### PROVIDED TEXT

----

Sabrina Stevens Shupe asks an
extremely good question: Why aren't so-called education reform groups fighting "to ensure that every single American child can attend fully-staffed, modernized schools" by passing increased funding?
For instance, here [in President Obama's jobs plan] we have a proposal that will help stem the tide of teacher layoffs. Yet when you visit the StudentsFirst website, the first thing you’re asked to do is sign a petition to change how and which teachers are laid off. That’s an important conversation to have, but given that the large majority of teachers are capable and effective (a view shared by over 70% of Americans, despite endless criticism leveled at teachers in the media), shouldn’t keeping teachers in the classroom take precedence over pushing a nice-sounding but problematic layoff policy? Why don’t Michelle Rhee and company throw their weight behind efforts to keep teachers in their classrooms, and use their money to support promising professional development programs that would help teachers improve their professional practice right now?
It's not just StudentsFirst—other groups claiming concern about education are more concerned with raising private money to divide the existing public pie more to their liking than with making the pie higher bigger.

----

### PROVIDED RECORDS
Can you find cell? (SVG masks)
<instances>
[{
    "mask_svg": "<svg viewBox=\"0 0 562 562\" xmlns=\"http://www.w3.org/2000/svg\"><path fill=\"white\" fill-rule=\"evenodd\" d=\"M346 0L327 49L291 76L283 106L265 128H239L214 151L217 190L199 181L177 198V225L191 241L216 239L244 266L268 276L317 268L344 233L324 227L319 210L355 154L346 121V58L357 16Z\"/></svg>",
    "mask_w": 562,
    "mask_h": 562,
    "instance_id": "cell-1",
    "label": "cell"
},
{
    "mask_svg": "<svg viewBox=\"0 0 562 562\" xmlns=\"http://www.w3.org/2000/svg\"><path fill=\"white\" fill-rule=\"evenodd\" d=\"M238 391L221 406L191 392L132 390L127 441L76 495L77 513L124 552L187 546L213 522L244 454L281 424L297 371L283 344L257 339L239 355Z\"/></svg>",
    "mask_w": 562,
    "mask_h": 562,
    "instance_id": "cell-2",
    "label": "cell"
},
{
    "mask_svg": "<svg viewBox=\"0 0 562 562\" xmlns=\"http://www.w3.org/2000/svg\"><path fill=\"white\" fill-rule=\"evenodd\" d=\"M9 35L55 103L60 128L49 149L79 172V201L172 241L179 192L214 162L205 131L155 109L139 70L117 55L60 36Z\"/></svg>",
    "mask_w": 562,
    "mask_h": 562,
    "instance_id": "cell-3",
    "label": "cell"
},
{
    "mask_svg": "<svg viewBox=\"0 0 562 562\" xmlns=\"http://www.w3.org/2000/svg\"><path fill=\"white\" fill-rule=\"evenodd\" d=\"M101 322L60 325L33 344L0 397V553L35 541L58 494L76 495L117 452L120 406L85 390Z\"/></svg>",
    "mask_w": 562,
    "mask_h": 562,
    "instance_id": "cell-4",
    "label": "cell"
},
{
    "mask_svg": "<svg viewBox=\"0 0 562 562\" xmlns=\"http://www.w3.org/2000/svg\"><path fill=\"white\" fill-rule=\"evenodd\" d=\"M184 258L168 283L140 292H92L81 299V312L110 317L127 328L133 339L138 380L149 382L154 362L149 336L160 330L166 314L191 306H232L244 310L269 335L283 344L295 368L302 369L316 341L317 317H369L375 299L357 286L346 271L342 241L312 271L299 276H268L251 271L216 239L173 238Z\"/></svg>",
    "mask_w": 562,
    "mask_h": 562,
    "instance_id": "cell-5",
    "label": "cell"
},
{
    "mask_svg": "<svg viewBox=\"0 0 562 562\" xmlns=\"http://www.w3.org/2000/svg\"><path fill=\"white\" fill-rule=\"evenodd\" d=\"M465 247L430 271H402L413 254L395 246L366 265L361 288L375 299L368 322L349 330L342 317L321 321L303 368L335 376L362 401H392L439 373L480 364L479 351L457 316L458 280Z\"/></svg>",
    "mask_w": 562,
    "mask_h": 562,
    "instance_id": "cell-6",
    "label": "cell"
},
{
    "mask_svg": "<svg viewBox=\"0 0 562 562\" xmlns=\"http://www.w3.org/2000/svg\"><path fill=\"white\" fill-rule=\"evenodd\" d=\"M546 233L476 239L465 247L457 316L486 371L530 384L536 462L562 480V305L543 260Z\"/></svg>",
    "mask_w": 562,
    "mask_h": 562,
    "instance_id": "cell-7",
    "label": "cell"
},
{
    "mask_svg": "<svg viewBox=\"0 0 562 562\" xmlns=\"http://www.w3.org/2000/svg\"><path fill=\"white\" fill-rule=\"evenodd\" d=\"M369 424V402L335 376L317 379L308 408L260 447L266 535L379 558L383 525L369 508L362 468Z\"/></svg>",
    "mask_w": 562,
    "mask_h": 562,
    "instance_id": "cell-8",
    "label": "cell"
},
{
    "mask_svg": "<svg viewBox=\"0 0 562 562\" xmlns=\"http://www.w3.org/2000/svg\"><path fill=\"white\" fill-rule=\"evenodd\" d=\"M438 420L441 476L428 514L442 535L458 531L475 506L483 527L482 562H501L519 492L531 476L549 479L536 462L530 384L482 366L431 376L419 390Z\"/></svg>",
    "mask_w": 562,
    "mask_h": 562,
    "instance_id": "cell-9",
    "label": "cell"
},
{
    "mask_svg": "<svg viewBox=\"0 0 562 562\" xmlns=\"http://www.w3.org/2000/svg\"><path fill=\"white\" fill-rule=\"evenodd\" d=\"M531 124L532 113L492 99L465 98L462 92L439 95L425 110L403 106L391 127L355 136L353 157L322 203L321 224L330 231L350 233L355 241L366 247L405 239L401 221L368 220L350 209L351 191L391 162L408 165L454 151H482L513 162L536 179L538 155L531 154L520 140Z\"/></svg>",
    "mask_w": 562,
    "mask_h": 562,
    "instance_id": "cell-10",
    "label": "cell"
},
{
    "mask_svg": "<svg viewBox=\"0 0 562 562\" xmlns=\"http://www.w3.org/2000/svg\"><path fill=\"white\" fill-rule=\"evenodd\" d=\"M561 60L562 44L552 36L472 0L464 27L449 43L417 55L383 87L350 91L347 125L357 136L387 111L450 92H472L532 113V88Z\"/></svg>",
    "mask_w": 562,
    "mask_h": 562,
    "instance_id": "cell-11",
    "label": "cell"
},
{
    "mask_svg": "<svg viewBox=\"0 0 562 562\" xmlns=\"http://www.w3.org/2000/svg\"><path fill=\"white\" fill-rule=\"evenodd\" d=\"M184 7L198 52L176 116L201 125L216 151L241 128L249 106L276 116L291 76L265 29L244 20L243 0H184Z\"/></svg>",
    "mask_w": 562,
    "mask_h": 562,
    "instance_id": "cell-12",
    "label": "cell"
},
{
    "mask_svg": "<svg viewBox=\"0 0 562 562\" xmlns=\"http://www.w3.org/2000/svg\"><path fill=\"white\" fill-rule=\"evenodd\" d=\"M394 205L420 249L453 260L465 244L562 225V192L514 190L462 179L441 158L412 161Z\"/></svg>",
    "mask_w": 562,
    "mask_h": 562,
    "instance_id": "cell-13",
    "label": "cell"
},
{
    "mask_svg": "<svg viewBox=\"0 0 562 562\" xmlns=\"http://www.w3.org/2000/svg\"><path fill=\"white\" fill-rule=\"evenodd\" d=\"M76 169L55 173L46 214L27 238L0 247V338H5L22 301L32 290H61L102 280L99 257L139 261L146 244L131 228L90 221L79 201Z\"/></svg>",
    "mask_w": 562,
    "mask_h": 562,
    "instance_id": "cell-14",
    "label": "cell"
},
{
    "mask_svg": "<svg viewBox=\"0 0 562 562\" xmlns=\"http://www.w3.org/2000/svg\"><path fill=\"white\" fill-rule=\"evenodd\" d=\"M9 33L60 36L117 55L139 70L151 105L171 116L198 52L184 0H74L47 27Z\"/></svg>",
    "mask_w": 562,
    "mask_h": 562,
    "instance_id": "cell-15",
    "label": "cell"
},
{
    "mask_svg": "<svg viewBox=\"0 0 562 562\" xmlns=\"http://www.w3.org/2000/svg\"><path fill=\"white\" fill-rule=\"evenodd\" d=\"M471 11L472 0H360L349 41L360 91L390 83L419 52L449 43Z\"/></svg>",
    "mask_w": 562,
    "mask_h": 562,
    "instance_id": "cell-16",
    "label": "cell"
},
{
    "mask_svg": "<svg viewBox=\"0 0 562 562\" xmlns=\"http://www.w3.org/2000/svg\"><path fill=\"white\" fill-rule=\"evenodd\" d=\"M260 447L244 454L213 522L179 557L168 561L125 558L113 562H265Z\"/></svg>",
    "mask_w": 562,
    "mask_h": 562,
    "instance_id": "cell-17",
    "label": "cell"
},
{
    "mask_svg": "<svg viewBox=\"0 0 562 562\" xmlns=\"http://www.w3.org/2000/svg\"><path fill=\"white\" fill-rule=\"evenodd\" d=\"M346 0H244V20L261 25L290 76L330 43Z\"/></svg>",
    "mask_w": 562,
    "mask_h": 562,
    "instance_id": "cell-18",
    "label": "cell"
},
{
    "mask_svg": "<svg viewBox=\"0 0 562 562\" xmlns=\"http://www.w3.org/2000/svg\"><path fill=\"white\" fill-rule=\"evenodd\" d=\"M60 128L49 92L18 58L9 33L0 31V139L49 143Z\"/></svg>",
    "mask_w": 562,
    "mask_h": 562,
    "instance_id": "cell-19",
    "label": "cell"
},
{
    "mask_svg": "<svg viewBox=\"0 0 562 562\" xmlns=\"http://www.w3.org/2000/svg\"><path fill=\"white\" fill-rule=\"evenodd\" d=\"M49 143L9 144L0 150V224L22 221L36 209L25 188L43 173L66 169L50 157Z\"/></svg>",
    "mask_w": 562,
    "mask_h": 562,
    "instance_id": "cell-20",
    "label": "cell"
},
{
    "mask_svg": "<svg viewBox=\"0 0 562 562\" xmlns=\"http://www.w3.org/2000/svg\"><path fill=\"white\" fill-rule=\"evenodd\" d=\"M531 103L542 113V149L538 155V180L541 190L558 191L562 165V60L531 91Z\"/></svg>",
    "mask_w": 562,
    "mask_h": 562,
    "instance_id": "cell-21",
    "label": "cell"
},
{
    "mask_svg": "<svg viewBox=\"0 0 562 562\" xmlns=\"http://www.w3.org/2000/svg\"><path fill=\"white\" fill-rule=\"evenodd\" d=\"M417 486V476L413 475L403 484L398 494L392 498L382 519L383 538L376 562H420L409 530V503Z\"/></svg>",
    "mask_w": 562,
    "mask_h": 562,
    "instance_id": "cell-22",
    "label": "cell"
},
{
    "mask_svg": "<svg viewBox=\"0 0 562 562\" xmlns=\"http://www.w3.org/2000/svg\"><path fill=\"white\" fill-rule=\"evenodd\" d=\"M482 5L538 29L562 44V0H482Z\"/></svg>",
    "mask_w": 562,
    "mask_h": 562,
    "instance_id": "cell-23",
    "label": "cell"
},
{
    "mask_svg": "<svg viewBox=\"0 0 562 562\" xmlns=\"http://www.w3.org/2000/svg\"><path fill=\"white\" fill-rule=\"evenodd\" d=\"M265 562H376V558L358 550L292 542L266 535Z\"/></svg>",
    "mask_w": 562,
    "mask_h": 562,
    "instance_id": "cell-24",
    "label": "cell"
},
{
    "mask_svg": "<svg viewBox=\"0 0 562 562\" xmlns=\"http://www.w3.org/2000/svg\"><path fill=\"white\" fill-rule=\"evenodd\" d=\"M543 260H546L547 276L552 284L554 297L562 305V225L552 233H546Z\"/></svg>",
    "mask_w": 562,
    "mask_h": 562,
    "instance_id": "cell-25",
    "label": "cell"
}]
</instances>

----

### WORK TO COMPLETE
Extend the post on education reform groups and school funding, picking up right after its final sentence.

### RESPONSE TO THIS EXERCISE
Meanwhile, in Rick Perry's Texas, one school district has avoided laying off teachers by laying off custodians and having teachers clean their own classrooms. If your instinct was to think this doesn't affect the educational experience for students, think again. Even setting aside the strain on teachers doing more than their full-time jobs,
High school and middle school classrooms must be cleaned within 15 minutes of dismissal. That can cut into time teachers set aside to meet with students. According to a cleaning manual the district distributed to teachers, if the rooms are not swept “room numbers will be logged and reported to respective principals.”
“If a student comes in the middle of your sweeping, you either have to say. ‘No, I can’t help you,’” she said, or stop and risk that it will not get done in time.
Groups of students have been helping out by cleaning classrooms as community service. But it's a national scandal that these are the choices school districts are having to make—between professionally cleaned schools and enough teachers, between clean classrooms and one-on-one attention for students—while groups raise hundreds of millions of dollars to fight to lay off teachers in their preferred ways, rather than throwing their weight behind proposals to fund schools more fully.